What Halberstam and Berube share, ultimately, is a plain impatience with if not disdain for trifling old literature. Halberstam sneers at the notion of "aesthetic complexity," notes approvingly the way "queer theory, visual culture, visual anthropology, feminist theory, literary theory began to nudge the survey courses, the single-author studies and the prosody classes aside," recommends that the study of Victorian literature be replaced with "studies of 'Empire and Culture,' romanticism with “the poetries of industrialization.” Berube wants to preserve close reading as "our distinct product line," as "what we sell people" (so much for resisting the corporatization of academe), but reduces such readings to "skills in advanced literacy," something that promotes students' "own symbolic economy." Besides, "you don’t have to confine yourself to literary works, either. You can go right ahead and do close readings of any kind of 'text' whatsoever, in the most expansive sense of that most expansive word." Berube forgets that "close reading" was developed specifically as a method of reading literary works, which required close reading because they don't give up their intended meanings so easily, are not storage centers of "meaning" at all but occasions for a reading experience of a distinctive kind. His appropriation of "close reading" is really just a theft of the term for purposes to which true close reading is simply not applicable. (But of course the New Critics have become the collective bogeymen of contemporary literary study, returning now and then from their repressed state to scare the children. They and their appalling practices must be warded off.)

Really and truly, the best thing that could happen to literature would be, once the Department of Patterns and Disturbances of Patterns Within Cultural Manifestations (or some equally dreary equivalent) was actually created, for it to disappear from academic curricula altogether. After eighty years of experimenting with the study of literature as an academic subject, those carrying it out (myself included) have made a complete hash of it. Literature itself is held in contempt not just by the majority of ordinary people but by those professing to teach it. "Literature Professor" has become a near-synonym of "lunatic." That literary study would come to such an end was probably inevitable, since the primary imperative of academe--to create "new" knowledge--is finally inimical to something so difficult to dress up in fashionable critical clothes as serious works of fiction or poetry. Once it was perceived that "aesthetic complexity" was a spent force (at least as the means for producing new monographs and journal articles), approaches to literature that essentially abandoned its consideration as an art form were practically certain to follow. If Judith Halberstam is proposing that, in this context, everyone should acknowledge that the experiment failed, she's performing a useful service. Give literature back to the amateurs.

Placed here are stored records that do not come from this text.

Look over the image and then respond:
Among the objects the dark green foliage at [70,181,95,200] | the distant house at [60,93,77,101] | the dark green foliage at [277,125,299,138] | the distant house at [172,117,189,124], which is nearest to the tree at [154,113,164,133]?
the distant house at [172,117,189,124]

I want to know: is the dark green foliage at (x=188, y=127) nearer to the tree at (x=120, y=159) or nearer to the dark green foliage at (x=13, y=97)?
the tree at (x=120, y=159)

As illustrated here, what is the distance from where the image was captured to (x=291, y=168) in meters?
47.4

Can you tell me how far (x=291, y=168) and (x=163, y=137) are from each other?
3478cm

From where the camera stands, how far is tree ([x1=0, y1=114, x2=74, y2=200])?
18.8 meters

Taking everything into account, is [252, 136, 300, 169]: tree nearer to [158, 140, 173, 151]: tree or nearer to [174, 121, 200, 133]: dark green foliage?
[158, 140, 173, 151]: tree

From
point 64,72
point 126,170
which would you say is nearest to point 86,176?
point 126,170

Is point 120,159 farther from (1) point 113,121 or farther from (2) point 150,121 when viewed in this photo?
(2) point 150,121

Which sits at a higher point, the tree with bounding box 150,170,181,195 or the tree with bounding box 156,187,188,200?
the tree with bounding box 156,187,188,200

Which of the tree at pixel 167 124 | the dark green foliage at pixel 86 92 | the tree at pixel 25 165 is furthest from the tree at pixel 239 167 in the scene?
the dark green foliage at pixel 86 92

(Thanks to Scott Esposito for providing both of these links.)

July 03, 2005 in Satirical | Permalink | Comments (3) | TrackBack (0)

Meeting Strangers

Monday

This morning I woke up with diarrhea. Yesterday I'd read a book that really pissed me off. It was the memoir of a writer who began the book stating how much she hated memoirs but had decided that the day-to-day details of her own life would be plenty interesting to most readers because she, unlike all those other memoirists who just wrote about living their lives like everyone else, led a life of great interest well worth preserving in a diary format. I slogged through about 20 pages before deciding that no one's life was worth being recorded in such a format and then thrust upon the reading public, as if what one did first thing in the morning should be broadcast in the newspaper.

I knew I wouldn't write about this book in my blog, but then what would I write about? I could always write about how I went about deciding what I was going to write about!

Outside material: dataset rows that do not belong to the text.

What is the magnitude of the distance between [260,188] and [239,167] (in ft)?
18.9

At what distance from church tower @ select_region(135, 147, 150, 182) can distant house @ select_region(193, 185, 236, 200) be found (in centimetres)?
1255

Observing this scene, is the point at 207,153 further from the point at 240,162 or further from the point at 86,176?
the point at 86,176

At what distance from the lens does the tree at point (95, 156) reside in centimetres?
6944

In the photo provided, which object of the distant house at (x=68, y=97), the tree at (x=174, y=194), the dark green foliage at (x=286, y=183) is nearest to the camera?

There were no books waiting for me in the mail. There never are. Somehow putting up posts on your blog the burden of which is that most book publishers don't know what they're doing doesn't get you many free books to review.

Tuesday

I quit blogging early so I could take a trip out to the Waldenbooks at the mall, which is the only bookstore within a 150 mile radius. After finding nothing but trash to read, I decided to go back home and put in an order at Amazon. This allows me to continue pondering what I do when deciding what to write about on my blog.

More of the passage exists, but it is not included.